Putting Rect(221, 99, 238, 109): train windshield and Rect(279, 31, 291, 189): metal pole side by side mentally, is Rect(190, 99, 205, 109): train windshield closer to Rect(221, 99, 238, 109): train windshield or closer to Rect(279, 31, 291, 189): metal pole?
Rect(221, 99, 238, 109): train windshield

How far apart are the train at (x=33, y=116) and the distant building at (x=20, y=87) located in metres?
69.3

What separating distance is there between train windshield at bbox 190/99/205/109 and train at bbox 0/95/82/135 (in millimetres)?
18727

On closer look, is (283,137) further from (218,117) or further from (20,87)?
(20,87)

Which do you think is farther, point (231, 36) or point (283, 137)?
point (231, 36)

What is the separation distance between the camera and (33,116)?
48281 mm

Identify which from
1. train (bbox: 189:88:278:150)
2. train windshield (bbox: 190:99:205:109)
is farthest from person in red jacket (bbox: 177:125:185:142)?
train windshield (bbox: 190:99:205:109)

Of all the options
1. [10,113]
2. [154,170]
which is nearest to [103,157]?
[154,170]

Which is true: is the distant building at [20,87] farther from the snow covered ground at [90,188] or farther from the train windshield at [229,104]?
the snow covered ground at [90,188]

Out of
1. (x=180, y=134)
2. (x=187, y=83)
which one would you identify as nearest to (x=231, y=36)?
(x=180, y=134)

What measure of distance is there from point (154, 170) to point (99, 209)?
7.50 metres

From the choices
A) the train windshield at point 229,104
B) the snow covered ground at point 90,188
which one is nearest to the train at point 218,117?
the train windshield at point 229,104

*****

Written request: Write out all the records above again, exactly as they stand.

The reply:
Putting Rect(221, 99, 238, 109): train windshield and Rect(279, 31, 291, 189): metal pole side by side mentally, is Rect(190, 99, 205, 109): train windshield closer to Rect(221, 99, 238, 109): train windshield or closer to Rect(279, 31, 291, 189): metal pole?
Rect(221, 99, 238, 109): train windshield

How far apart are the train at (x=33, y=116) and the distant building at (x=20, y=87) located in metres?
69.3

What separating distance is there between train windshield at bbox 190/99/205/109 and train at bbox 0/95/82/135 (in millimetres)?
18727

On closer look, is (283,137) further from (218,117) or further from (20,87)?
(20,87)

Which do you think is farther, point (231, 36) or point (283, 137)?
point (231, 36)

What is the separation distance between the camera and (33,116)?
48281 mm

Identify which from
1. train (bbox: 189:88:278:150)
2. train windshield (bbox: 190:99:205:109)
is farthest from person in red jacket (bbox: 177:125:185:142)?
train windshield (bbox: 190:99:205:109)

Of all the options
1. [10,113]
2. [154,170]
which is nearest to [103,157]?
[154,170]

Which is true: is the distant building at [20,87] farther from the snow covered ground at [90,188] or farther from the train windshield at [229,104]?
the snow covered ground at [90,188]

Out of
1. (x=180, y=134)
2. (x=187, y=83)
which one would you identify as nearest to (x=231, y=36)?
(x=180, y=134)

What measure of distance is there from point (154, 170) to point (99, 209)?
7.50 metres

From the choices
A) the train windshield at point 229,104
B) the snow covered ground at point 90,188
which one is nearest to the train at point 218,117?
the train windshield at point 229,104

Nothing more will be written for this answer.